The play's genesis lay in the conflict between Dickens and John Rae's report on the fate of the Franklin expedition. In May 1845, the "Franklin expedition" left England in search of the Northwest Passage. It was last seen in July 1845, after which the members of the expedition were lost without trace. In October 1854, John Rae (using reports from "Eskimo" (Inuit) eyewitnesses, who informed that they had seen 40 "white men" and later 35 corpses) described the fate of the Franklin expedition in a confidential report to the Admiralty: "From the mutilated state of many of the corpses and the contents of the kettles it is evident that our wretched countrymen had been driven to the last resource—cannibalism—as a means of prolonging survival."
This blunt report was presented under the assumption that truth would be preferred to uncertainty.

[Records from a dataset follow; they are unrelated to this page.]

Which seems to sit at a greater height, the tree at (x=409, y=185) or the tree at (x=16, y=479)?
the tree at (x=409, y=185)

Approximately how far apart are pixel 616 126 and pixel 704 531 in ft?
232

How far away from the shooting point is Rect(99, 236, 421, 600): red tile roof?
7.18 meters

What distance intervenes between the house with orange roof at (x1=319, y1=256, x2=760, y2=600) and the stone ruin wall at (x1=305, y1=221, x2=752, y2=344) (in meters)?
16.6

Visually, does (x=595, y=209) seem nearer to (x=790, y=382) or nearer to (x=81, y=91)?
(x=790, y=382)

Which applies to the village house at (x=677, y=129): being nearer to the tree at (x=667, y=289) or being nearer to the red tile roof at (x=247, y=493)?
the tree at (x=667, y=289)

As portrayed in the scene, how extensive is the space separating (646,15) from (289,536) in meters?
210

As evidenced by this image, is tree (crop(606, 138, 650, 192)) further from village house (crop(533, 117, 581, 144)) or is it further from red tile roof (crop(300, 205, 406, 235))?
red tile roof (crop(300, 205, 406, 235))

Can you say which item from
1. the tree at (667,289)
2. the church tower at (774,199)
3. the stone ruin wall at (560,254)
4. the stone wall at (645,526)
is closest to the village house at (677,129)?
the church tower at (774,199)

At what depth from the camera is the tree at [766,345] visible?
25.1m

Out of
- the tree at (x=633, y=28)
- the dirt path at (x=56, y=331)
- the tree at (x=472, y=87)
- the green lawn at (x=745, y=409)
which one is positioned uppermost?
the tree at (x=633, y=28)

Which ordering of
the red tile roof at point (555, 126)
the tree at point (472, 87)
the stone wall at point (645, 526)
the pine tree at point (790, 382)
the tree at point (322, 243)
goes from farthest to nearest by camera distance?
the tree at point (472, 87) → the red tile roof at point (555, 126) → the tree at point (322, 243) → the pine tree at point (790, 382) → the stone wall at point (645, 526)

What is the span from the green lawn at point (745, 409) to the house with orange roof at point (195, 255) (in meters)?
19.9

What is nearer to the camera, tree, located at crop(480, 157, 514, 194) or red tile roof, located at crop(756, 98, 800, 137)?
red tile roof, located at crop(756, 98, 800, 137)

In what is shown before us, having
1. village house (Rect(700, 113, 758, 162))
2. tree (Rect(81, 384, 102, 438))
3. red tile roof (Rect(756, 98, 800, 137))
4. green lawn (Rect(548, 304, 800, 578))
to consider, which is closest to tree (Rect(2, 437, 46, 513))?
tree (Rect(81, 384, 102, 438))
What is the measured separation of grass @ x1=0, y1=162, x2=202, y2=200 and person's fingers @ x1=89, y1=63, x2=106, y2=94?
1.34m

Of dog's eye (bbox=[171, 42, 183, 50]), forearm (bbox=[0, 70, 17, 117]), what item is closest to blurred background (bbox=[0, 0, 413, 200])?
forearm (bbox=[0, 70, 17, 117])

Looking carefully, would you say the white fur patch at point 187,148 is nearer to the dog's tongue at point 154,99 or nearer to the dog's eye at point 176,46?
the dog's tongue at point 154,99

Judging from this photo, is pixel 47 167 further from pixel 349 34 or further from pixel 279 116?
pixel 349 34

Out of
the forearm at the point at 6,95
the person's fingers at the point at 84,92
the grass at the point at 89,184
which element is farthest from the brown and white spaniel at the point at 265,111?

The Admiralty made this report public. Rae's report caused much distress and anger. The public believed, with Lady Franklin, that the Arctic explorer was "clean, Christian and genteel" and that an Englishman was able to "survive anywhere" and "to triumph over any adversity through faith, scientific objectivity, and superior spirit." Dickens not only wrote to discredit the Inuit evidence, he attacked the Inuit character, writing: "We believe every savage in his heart covetous, treacherous, and cruel: and we have yet to learn what knowledge the white man—lost, houseless, shipless, apparently forgotten by his race, plainly famine-stricken, weak, frozen and dying—has of the gentleness of Exquimaux nature."
Jen Hill writes that Dickens's "invocation of racialized stereotypes of cannibalistic behavior foregrounded Rae's own foreignness." John Rae was a Scot, not English, and thus held to not be "pledged to the patriotic, empire-building aims of the military." The play by Dickens and Wilkie Collins, The Frozen Deep, was an allegorical play about the missing Arctic expedition. The Rae character was turned into a suspicious, power-hungry nursemaid who predicted the expedition's doom in her effort to ruin the happiness of the delicate heroine.